Yes. I lived through it in the 1970s. I lived through it in the seventies, and we experienced that throughout the seventies. Central banks and senior decision-makers were saying it was under control, and in fact, wage and price controls were declared, six per cent and five per cent, in 1974. Then, when they were taken off, it kept ratcheting up, and we know where it ended.
I was the mortgage manager of the fourth-largest branch of the Bank of Montreal in Canada, at the Ottawa main office. You, the House of Commons, went and bought that building, by the way. It's now the parliamentary reception centre. I worked there when rates were at 20%. I'm not suggesting we're going to 20%; I'm not suggesting that at all. I'm simply saying that when you let the genie out of the bottle—and I'm talking about the inflation genie out of the bottle—it's very difficult to put the genie back in the bottle unless you take quite draconian measures.
That's not an opinion or a theory.
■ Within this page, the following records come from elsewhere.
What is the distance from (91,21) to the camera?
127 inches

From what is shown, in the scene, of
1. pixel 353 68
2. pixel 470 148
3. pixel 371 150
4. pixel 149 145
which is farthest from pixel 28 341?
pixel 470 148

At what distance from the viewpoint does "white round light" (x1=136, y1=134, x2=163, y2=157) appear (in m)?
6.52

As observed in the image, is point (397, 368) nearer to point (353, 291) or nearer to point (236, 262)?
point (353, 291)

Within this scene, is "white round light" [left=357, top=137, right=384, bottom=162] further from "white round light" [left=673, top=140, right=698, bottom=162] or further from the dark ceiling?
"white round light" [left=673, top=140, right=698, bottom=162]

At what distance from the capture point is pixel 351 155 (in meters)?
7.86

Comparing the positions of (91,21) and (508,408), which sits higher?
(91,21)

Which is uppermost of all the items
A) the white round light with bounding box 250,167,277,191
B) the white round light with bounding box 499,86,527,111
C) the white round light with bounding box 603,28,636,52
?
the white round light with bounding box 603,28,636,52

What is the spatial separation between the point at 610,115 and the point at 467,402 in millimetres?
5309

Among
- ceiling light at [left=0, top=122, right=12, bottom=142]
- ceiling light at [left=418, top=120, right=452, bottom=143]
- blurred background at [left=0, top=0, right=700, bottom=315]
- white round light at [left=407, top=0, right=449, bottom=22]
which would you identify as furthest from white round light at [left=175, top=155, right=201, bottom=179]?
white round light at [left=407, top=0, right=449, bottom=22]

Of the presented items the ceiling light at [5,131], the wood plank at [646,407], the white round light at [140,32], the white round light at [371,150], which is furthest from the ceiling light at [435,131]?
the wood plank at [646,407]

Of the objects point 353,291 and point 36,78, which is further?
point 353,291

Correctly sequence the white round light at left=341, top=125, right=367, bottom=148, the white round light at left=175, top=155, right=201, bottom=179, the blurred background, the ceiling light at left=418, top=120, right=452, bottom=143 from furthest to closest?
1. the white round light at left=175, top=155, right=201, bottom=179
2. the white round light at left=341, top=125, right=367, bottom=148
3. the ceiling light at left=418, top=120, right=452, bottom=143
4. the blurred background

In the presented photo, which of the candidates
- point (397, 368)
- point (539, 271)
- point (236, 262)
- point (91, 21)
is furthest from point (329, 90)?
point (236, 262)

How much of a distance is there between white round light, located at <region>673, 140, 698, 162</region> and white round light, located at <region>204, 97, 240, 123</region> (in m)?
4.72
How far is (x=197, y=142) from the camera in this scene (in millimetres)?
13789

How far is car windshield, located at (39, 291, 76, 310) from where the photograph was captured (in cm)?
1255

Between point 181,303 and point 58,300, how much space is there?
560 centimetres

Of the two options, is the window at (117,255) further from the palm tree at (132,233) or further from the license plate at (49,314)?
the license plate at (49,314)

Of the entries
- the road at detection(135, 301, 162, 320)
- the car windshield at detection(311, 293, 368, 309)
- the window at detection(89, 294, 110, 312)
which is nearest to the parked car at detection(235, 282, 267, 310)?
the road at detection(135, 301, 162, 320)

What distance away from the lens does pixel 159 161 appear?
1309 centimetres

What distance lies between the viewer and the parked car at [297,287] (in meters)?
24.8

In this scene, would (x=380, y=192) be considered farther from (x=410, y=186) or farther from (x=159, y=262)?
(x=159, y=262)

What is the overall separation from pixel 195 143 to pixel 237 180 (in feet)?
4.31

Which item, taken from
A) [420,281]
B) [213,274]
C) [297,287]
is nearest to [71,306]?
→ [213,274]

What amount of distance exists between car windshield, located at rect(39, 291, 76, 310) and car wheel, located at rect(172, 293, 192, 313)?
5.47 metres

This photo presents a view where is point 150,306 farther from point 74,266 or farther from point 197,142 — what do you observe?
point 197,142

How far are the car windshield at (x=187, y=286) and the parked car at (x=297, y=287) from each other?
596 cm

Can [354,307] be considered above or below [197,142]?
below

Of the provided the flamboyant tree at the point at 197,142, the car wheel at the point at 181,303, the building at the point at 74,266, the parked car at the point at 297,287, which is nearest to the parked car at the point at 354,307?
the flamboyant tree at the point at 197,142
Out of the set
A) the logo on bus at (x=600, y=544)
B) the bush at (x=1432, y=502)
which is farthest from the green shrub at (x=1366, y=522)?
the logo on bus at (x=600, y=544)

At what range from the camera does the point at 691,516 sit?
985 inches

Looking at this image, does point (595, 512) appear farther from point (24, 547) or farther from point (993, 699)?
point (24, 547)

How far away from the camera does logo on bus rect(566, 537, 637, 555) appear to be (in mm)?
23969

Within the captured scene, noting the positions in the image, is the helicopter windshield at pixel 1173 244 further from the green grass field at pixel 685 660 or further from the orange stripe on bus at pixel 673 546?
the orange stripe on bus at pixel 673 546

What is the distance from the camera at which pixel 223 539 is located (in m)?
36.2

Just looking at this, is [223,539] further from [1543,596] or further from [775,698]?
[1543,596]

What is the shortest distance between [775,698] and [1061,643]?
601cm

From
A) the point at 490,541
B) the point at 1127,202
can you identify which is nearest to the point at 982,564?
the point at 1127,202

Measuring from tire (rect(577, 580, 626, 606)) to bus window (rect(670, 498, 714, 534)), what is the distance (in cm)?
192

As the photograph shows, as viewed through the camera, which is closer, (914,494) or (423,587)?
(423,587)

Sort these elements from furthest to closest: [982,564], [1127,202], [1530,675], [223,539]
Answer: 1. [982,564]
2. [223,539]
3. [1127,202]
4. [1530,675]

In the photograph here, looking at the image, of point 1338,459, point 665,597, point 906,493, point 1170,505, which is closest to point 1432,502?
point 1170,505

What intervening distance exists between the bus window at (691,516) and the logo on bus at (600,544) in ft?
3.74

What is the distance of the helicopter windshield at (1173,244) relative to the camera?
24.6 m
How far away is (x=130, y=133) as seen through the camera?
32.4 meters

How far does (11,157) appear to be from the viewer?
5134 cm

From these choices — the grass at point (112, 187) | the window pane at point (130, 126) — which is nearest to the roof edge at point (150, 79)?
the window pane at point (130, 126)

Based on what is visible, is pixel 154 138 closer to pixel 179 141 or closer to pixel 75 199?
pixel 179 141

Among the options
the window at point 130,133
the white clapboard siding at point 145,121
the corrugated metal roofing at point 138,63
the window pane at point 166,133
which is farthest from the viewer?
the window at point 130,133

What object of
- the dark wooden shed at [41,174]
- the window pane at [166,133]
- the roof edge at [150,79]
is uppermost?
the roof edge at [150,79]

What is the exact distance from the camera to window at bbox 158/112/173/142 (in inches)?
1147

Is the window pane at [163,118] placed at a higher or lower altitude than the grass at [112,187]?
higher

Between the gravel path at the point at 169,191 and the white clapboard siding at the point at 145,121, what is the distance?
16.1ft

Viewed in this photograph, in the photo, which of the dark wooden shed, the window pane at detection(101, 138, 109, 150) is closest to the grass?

We can look at the 1970s and where it ended up in 1980, and it took interest rates to 20% with Paul Volcker, and it caused the worst recession in North America since the Depression.
So yes, there are solutions to inflation, but they're very, very painful, and sometimes I think it's much better to be pre-emptive and say we won't let the genie out of the bottle; we'll hit it before it has taken off, because, if we postpone and kick it down the road, it will be worse. The solutions will become worse.